* Texte fourni:

Critique littéraire : Les Sanguines, d’Elsa Pépin

Chercher des traces de lumières

Les Sanguines - Elsa PépinDeux sœurs que tout éloigne. Un cancer. Des choix à faire. Et, surtout, une grande poésie. Des mots doux, imagés, qui transportent sans peine le lecteur dans un univers sombre, mais plein d’espoir. C’est ce que propose Les Sanguines, premier roman d’Elsa Pépin, après son recueil de nouvelles Quand j’étais l’Amérique.

Avril, « l’étoile dansante du printemps » de la famille est « attaquée par une tempête d’hiver » : la leucémie. Sa sœur, Sarah, peintre copiste, ne sait comment réagir. La maladie d’Avril bouleverse son univers, l’amenant à faire de nombreux choix décisifs pour son avenir.

Pendant ce temps, Victor, un « malade certain de mourir seul », rédige les chapitres d’une Histoire de sang qui entrelaceront le récit des deux sœurs dans le roman. Si au départ, on ne voit pas nécessairement le but de ces passages, bien vite, ils s’avèrent évidents et d’un intérêt grandissant.

Les passages traitant plus spécifiquement de la maladie et les scènes se déroulant à l’hôpital sont particulièrement beaux et forts. Ce sont ces moments du récit qui touchent le plus. Le lecteur s’identifie alors à Sarah, se met à sa place. On sent alors toute sa douleur, son malaise, ses doutes. On a peur, on a mal pour elle. Pendant un instant, on veut fermer le livre et ne plus le rouvrir, pour ne plus sentir cette détresse puis, on continue, comme dans la vie. On espère que tout ira pour le mieux. On cherche des traces de lumière. On en trouve.

C’est avec une boule dans l’estomac qu’on se laisse happer par ce récit où tous les contraires s’attirent et se repoussent. D’abord, Sarah et Avril qui représentent l’antithèse parfaite. Dans leur monde se côtoient aussi l’espoir et la détresse, la vie et la mort, le présent et le passé. C’est l’ensemble de ces oppositions qui fait la force du roman. Alors qu’on aurait pu se lancer dans un texte marqué par la tristesse, on se retrouve plongé dans une œuvre lumineuse, douce et pleine d’espoir.

* Données conservées:

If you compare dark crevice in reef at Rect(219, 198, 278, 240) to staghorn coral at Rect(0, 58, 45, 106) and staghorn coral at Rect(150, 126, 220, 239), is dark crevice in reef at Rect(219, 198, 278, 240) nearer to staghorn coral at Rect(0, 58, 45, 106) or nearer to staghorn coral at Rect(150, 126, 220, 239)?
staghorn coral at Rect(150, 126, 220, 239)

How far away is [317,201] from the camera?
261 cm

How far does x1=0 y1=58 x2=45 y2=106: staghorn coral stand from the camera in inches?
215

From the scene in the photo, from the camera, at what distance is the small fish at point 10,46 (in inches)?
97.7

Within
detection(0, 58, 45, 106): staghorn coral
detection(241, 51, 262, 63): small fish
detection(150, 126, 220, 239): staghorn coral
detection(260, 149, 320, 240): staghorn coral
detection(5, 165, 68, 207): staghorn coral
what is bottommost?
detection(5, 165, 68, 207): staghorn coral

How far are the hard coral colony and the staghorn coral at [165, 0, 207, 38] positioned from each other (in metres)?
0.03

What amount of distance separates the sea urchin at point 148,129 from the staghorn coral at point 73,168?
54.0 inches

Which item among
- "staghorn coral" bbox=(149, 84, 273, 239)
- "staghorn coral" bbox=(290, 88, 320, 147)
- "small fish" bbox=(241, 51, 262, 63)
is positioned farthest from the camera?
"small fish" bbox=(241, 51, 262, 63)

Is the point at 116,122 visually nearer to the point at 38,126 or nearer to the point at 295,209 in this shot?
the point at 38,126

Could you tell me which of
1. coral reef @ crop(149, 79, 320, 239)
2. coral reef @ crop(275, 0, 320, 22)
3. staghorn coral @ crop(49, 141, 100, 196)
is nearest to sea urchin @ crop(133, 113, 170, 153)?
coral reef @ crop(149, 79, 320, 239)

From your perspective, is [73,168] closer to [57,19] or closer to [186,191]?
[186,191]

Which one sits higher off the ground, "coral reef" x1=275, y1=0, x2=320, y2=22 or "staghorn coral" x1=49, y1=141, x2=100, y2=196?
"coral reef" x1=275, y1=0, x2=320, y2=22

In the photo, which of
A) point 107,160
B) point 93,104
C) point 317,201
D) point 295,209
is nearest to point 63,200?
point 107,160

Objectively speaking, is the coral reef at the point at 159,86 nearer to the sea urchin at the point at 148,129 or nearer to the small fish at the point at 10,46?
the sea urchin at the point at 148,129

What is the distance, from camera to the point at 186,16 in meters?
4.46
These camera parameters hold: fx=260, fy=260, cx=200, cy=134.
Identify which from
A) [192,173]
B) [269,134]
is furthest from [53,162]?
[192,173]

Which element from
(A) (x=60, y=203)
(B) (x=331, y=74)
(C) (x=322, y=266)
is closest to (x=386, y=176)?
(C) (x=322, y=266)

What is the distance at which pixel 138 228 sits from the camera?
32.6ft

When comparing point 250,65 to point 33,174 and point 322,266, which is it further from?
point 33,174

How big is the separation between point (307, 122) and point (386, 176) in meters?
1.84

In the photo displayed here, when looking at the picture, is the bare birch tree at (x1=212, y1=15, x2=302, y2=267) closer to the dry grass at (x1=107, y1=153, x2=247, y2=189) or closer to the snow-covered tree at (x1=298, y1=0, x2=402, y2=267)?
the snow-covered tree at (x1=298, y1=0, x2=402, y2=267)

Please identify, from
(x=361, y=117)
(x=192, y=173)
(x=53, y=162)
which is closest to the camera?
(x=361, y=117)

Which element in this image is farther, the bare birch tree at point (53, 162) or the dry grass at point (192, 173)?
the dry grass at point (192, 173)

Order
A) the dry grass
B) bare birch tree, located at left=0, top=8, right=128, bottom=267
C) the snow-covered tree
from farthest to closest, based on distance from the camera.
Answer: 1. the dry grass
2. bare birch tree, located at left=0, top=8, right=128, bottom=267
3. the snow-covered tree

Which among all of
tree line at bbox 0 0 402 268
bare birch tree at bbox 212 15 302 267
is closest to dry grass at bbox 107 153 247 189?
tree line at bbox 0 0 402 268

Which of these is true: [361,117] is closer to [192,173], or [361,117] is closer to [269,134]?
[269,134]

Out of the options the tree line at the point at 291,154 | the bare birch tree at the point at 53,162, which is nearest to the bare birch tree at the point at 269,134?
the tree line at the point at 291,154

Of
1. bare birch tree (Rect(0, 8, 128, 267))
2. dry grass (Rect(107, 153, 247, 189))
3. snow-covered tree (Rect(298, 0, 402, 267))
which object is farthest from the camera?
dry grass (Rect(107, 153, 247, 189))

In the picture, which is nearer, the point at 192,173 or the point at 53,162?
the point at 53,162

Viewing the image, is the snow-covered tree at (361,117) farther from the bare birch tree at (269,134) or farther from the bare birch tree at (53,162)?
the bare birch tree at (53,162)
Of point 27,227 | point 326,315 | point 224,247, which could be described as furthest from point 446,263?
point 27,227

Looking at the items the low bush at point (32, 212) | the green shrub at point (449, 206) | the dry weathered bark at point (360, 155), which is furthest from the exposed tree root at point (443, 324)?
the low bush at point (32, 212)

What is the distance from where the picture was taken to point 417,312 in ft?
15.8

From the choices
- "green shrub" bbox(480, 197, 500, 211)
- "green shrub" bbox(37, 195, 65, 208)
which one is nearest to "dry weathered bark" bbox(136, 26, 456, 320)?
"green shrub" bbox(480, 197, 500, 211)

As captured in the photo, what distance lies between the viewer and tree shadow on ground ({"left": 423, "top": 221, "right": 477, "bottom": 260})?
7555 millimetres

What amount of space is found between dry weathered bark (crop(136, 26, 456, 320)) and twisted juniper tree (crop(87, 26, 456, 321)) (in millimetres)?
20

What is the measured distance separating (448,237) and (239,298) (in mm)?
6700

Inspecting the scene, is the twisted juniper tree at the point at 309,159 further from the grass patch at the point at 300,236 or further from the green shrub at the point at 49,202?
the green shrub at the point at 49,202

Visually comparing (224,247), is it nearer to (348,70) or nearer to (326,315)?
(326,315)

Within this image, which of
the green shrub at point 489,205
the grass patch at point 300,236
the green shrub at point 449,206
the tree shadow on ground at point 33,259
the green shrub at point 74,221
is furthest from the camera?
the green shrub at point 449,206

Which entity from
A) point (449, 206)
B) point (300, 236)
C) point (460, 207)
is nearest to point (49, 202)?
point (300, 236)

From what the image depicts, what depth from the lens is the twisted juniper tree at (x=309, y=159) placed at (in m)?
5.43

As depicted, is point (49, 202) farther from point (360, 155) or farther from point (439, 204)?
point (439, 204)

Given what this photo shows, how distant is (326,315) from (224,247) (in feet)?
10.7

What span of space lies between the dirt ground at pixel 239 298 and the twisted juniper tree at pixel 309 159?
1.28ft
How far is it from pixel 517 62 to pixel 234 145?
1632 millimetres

* Objectif de la tâche:
Selon la critique du roman Les Sanguines, quel métier exerce Sarah ?

* Exercice terminé:
Sarah est peintre copiste.